#### Listed entries
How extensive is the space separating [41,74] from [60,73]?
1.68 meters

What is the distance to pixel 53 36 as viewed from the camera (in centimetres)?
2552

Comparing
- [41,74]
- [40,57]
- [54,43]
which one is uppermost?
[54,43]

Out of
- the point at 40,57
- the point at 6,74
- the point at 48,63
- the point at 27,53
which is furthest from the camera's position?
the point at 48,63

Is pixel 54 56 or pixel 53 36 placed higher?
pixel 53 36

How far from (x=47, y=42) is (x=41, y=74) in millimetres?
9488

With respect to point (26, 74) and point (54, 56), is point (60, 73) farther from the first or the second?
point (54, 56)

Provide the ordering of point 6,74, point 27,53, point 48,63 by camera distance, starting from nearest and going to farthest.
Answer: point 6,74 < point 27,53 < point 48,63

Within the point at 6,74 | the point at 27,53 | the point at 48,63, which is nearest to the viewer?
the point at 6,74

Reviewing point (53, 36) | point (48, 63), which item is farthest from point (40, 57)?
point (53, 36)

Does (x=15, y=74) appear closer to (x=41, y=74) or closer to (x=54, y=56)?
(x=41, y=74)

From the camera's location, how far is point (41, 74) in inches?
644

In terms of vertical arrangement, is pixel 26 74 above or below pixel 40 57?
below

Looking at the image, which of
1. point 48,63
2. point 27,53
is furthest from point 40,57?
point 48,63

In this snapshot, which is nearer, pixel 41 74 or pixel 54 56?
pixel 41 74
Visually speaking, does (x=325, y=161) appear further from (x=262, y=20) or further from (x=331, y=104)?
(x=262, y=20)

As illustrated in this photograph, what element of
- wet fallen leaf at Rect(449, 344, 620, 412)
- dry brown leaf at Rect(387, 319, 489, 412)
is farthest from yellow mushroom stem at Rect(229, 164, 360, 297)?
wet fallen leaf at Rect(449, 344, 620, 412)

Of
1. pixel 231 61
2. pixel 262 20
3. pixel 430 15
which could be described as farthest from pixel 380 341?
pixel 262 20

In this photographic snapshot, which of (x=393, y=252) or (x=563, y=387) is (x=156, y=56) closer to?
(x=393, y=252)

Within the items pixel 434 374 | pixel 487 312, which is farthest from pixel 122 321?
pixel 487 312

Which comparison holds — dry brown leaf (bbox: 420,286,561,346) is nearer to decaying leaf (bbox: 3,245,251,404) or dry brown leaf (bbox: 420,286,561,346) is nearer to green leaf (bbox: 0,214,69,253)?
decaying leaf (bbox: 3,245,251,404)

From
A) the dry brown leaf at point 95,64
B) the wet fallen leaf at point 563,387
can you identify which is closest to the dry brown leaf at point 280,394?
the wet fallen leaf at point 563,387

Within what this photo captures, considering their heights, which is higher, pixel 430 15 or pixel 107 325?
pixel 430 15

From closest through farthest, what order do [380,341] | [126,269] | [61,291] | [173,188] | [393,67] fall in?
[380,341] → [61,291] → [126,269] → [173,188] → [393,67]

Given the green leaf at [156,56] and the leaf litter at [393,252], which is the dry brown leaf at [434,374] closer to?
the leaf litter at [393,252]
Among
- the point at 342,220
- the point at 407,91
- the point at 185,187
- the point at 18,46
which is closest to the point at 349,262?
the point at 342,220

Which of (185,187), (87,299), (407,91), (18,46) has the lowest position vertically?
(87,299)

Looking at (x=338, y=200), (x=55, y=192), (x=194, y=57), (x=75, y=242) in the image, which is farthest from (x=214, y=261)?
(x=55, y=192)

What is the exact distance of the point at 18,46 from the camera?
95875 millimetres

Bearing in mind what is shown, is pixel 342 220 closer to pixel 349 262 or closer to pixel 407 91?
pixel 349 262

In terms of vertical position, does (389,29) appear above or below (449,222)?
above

#### Exercise task
Switch each "camera" to "viewer" throughout the data above, then write out the full data again with nothing else changed.

#### Full answer
How extensive is the space separating [41,74] from [60,73]?
1.68 meters

What is the distance to pixel 53 36 as viewed from the viewer (in centimetres)?
2552

Comparing
- [41,74]
- [40,57]
- [54,43]
which one is uppermost?
[54,43]

Out of
- the point at 40,57
- the point at 6,74
- the point at 48,63
- the point at 27,53
which is furthest from the viewer's position?
the point at 48,63

Is pixel 54 56 or pixel 53 36 placed higher?
pixel 53 36

How far from (x=47, y=42) is (x=41, y=74) in millimetres?
9488

With respect to point (26, 74) and point (54, 56), is point (60, 73) farther from the first or the second?
point (54, 56)

Provide the ordering of point 6,74, point 27,53, point 48,63 by viewer distance, starting from nearest and going to farthest.
Answer: point 6,74 < point 27,53 < point 48,63

Within the point at 6,74 | the point at 27,53 | the point at 48,63, which is nearest to the viewer?
the point at 6,74

Reviewing point (53, 36) | point (48, 63), which item is farthest from point (40, 57)?
point (53, 36)

Does (x=15, y=74) appear closer to (x=41, y=74) or closer to (x=54, y=56)?
(x=41, y=74)

From the viewer's location, how far is point (41, 74) in inches?
644

In terms of vertical arrangement, is pixel 26 74 above or below pixel 40 57?
below

Looking at the image, which of
1. point 48,63
2. point 27,53
is furthest from point 40,57?
point 48,63

In this snapshot, which is nearer, pixel 41 74 or pixel 54 56?
pixel 41 74
Visually speaking, does (x=325, y=161) appear further from (x=262, y=20) or further from (x=331, y=104)?
(x=262, y=20)

As illustrated in this photograph, what element of
- wet fallen leaf at Rect(449, 344, 620, 412)
- dry brown leaf at Rect(387, 319, 489, 412)
is farthest from yellow mushroom stem at Rect(229, 164, 360, 297)?
wet fallen leaf at Rect(449, 344, 620, 412)

Of
1. pixel 231 61
2. pixel 262 20
3. pixel 430 15
which could be described as farthest from pixel 380 341?
pixel 262 20

In this photographic snapshot, which of (x=393, y=252) or (x=563, y=387) is (x=156, y=56) closer to?
(x=393, y=252)

Within the items pixel 434 374 | pixel 487 312, which is farthest from pixel 122 321?
pixel 487 312

Which comparison holds — dry brown leaf (bbox: 420,286,561,346) is nearer to decaying leaf (bbox: 3,245,251,404) or dry brown leaf (bbox: 420,286,561,346) is nearer to green leaf (bbox: 0,214,69,253)?
decaying leaf (bbox: 3,245,251,404)

From
A) the dry brown leaf at point 95,64
B) the wet fallen leaf at point 563,387
can you identify which is closest to the dry brown leaf at point 280,394?
the wet fallen leaf at point 563,387

Within what this photo captures, considering their heights, which is higher, pixel 430 15 or pixel 107 325?
pixel 430 15

From closest through farthest, what order do [380,341] | [126,269] | [61,291] | [173,188] | [393,67] fall in?
[380,341] → [61,291] → [126,269] → [173,188] → [393,67]

Given the green leaf at [156,56] and the leaf litter at [393,252], which is the dry brown leaf at [434,374] closer to?
the leaf litter at [393,252]
Among
- the point at 342,220
- the point at 407,91
- the point at 185,187
- the point at 18,46
which is closest to the point at 349,262?
the point at 342,220

Which of (185,187), (87,299), (407,91), (18,46) has the lowest position vertically?
(87,299)

Looking at (x=338, y=200), (x=55, y=192), (x=194, y=57), (x=75, y=242) in the image, which is farthest from (x=214, y=261)?
(x=55, y=192)

What is the exact distance of the point at 18,46 from the viewer?
95875 millimetres

Bearing in mind what is shown, is pixel 342 220 closer to pixel 349 262 or closer to pixel 407 91?
pixel 349 262

In terms of vertical position, does (389,29) appear above or below (449,222)?
above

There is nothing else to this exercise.